Asana System Cleanup & Operational Restructure
Turning a “working” system into one the team actually trusts
Most teams don’t come to me because Asana is broken.
They come to me because it technically works… but everything around it feels off.
Things slip.
People follow up constantly.
Leadership doesn’t fully trust what they’re seeing.
That was exactly the case here.
The Problem: A System That Looked Fine… But Wasn’t
On the surface, this team had a functioning Asana setup.
Projects existed. Tasks were getting created. Work was moving.
But underneath that, there were real operational issues:
Tasks were getting lost or completed late
Duplicate and unnecessary projects created confusion
Ownership wasn’t clear across teams
Leadership had no reliable visibility into what was actually happening
So while the system “worked,” it was creating more friction than it solved.
What Was Actually Breaking
This wasn’t a tool problem—it was a structure problem.

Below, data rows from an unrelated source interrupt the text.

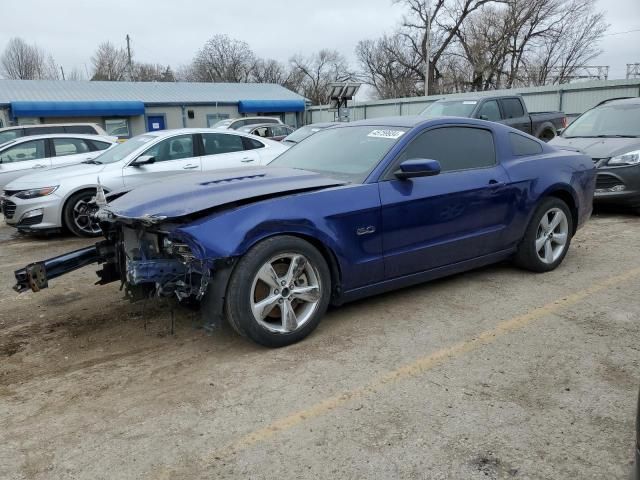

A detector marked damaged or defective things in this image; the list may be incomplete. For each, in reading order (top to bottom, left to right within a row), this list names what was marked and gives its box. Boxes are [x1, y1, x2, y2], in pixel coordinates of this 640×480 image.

crumpled hood [548, 137, 640, 159]
crumpled hood [6, 163, 109, 189]
crumpled hood [105, 167, 348, 221]
severe front damage [13, 169, 344, 322]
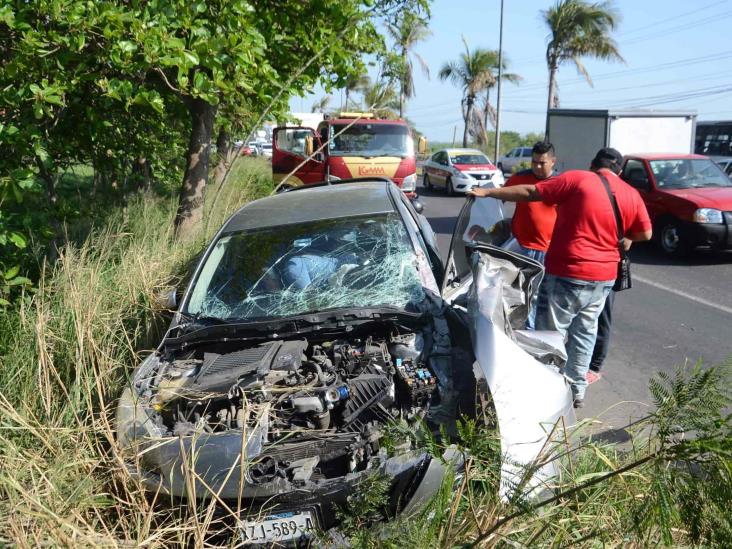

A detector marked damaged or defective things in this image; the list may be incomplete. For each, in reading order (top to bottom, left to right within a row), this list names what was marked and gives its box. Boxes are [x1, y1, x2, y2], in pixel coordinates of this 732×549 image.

shattered windshield [328, 123, 414, 156]
shattered windshield [648, 158, 728, 188]
shattered windshield [183, 212, 426, 318]
wrecked black car [116, 179, 572, 544]
crumpled car door [444, 195, 576, 498]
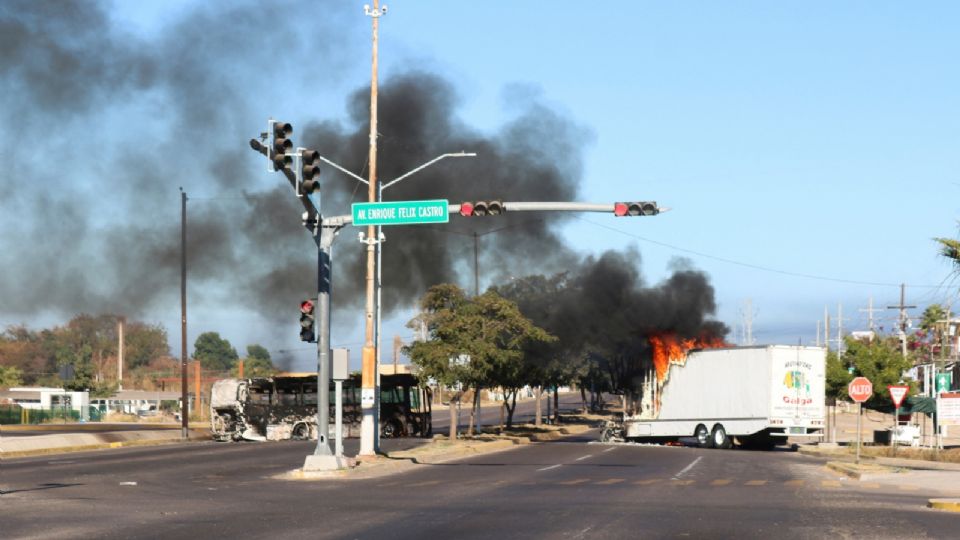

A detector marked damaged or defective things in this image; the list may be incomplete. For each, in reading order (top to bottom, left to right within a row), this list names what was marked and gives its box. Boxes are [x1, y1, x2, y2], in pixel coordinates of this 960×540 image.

burned vehicle wreckage [214, 374, 436, 440]
burned bus [215, 372, 436, 442]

The setup had evolved over time without a clear strategy behind it. Teams built their own ways of working, which led to:
Inconsistent workflows
Multiple places tracking the same work
Lack of standardization across projects
No clear source of truth
The result?
👉 More manual follow-up
👉 Slower execution
👉 Lower trust in the system
The Approach: Rebuild Around How the Business Operates
Instead of patching what was there, I rebuilt the system with one goal:
Make Asana reflect how the business actually works—not how it accidentally evolved.
Here’s what that looked like:
1. Rebuilt the Project Structure
Projects were restructured to align with real workflows and team responsibilities—not just departments or one-off needs.

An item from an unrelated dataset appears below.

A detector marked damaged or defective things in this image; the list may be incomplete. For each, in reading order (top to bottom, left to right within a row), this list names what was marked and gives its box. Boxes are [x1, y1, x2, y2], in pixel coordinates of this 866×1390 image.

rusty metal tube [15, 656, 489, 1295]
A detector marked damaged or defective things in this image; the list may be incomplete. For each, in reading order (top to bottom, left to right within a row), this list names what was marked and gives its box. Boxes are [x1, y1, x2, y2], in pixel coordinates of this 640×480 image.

2. Standardized Workflows Across Teams
Every team now operates with consistent stages, expectations, and movement of work.
No more guessing. No more reinventing the wheel.

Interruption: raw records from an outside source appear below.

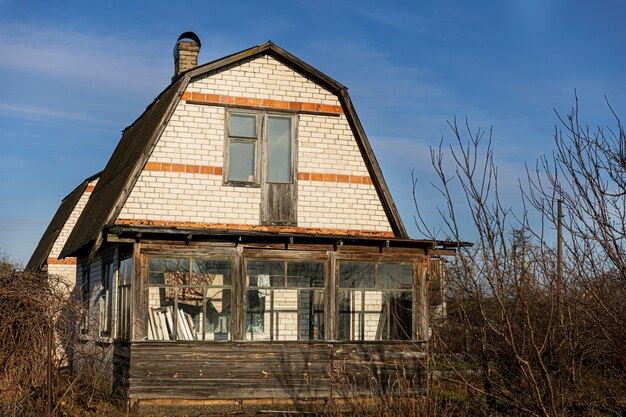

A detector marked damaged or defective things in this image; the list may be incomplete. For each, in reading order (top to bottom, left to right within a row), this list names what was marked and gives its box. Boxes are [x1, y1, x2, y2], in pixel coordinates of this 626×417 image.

broken window [147, 255, 232, 340]
broken window [243, 260, 324, 342]
broken window [336, 262, 414, 340]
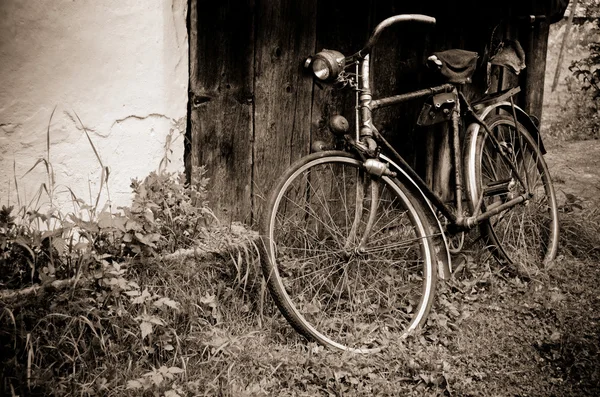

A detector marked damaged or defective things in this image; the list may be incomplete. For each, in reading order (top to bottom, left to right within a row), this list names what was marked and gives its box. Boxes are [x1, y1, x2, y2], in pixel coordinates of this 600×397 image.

cracked wall surface [0, 0, 188, 213]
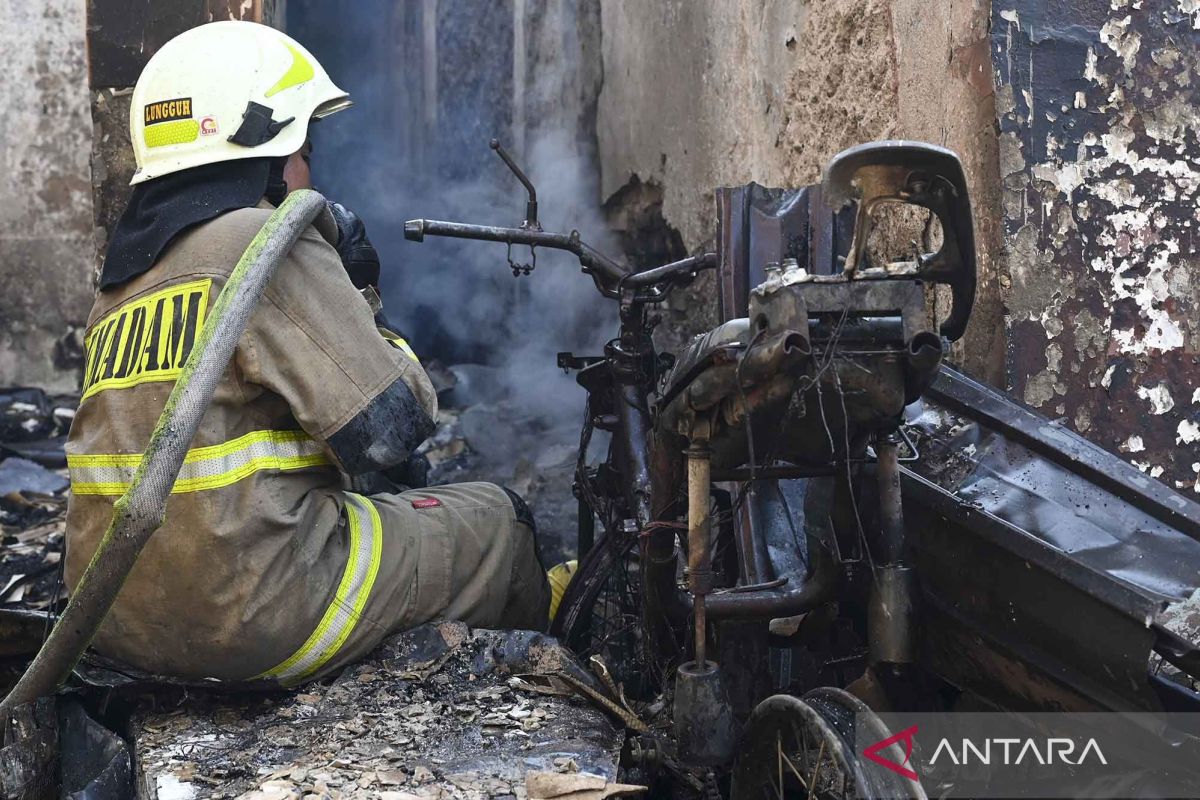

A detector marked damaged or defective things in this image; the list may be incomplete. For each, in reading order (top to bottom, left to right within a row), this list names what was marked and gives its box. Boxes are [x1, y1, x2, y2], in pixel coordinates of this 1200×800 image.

charred wall [0, 1, 94, 393]
peeling paint on wall [993, 0, 1200, 494]
charred wall [993, 0, 1200, 494]
rusted metal panel [993, 1, 1200, 494]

3. Removed Complexity & Duplicate Tracking
We eliminated unnecessary projects, duplicate tasks, and overlapping systems.
Everything now has a clear home.
4. Implemented Clear Ownership & Status Tracking
Every task has:
a clear owner
a clear status
a clear next step
Which means no more “who’s responsible for this?” moments.
The Outcome: A System That Actually Works
This wasn’t about making Asana look cleaner.
It was about making the business run better.
Here’s what changed:
Missed work and delays were significantly reduced
Manual follow-up dropped across teams
Accountability increased because ownership was clear
Leadership finally had visibility they could trust
Final Thought
If your team is constantly:
following up
double-checking work
questioning what’s actually done
…it’s not a people problem.
It’s a system problem.
And fixing it doesn’t require more discipline—it requires the right structure.